July 23, 2019 (LifeSiteNews) — Lawmakers of both parties have condemned the Federal Trade Commission (FTC) for a settlement with Facebook they deemed too soft a penalty for the social media giant’s privacy scandals. Now a new report is shedding light on what the commission originally wanted and why it backed down.

Last week, the FTC voted to approve a $5-billion settlement with Facebook for a string of scandals regarding its handling of user data. In the most notorious, Cambridge Analytica whistleblower Christopher Wylie testified that the analytics company was able to acquire the personal data of more than 50 million Facebook users without their consent and that Facebook apps on users’ devices had the capability to “pull audio” from users’ environments to refine their ad targeting.

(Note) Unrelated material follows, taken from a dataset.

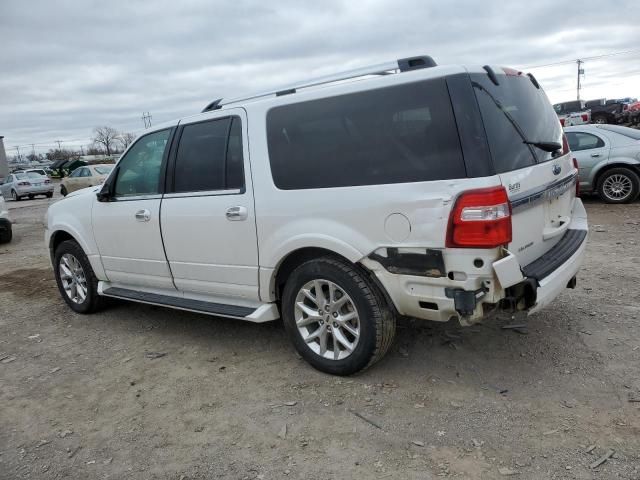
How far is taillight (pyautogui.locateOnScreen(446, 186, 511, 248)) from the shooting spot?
9.57ft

Before that, Obama for America media director Carol Davidsen admitted that Facebook allowed Barack Obama’s campaign to take users’ personal information because the company supported the former president.

“Even a fine in the billions is simply a write-down for the company, and large penalties have done little to deter large tech firms,” Sens. Josh Hawley (R-Mo.) and Dick Blumenthal (D-Conn.) warned the commission in May. “If the FTC is seen as traffic police handing out speeding tickets to companies profiting off breaking the law, then Facebook and other will continue to push the boundaries.”

On Monday, the Washington Post published a follow-up revealing that the FTC initially wanted to not only fine Facebook in the “tens of billions,” but to impose direct penalties on founder and CEO Mark Zuckerberg — namely, an order that would hold him personally liable for future privacy transgressions.

The FTC ultimately agreed to a softer settlement, however, essentially because Facebook called its bluff and expressed a willingness to fight the commission in court, with its attorneys backed by drastically more money than the commission’s budget.

“The tech giant internally believed at most it should be paying into the hundreds of millions of dollars, and the company felt it could easily prevail in court if it had to battle the FTC over how it calculates fines and what qualifies as a violation,” Post tech reporter Tony Romm writes. “In the end, Facebook still offered to pay more than it believed was required in a bid to assuage regulators and win other concessions from the feds.”

Facebook threatened to go to court over any order placed on Zuckerberg himself, as well as any mention of Zuckerberg’s past public statements on user privacy. It also opposed new restrictions on how the company collects user data.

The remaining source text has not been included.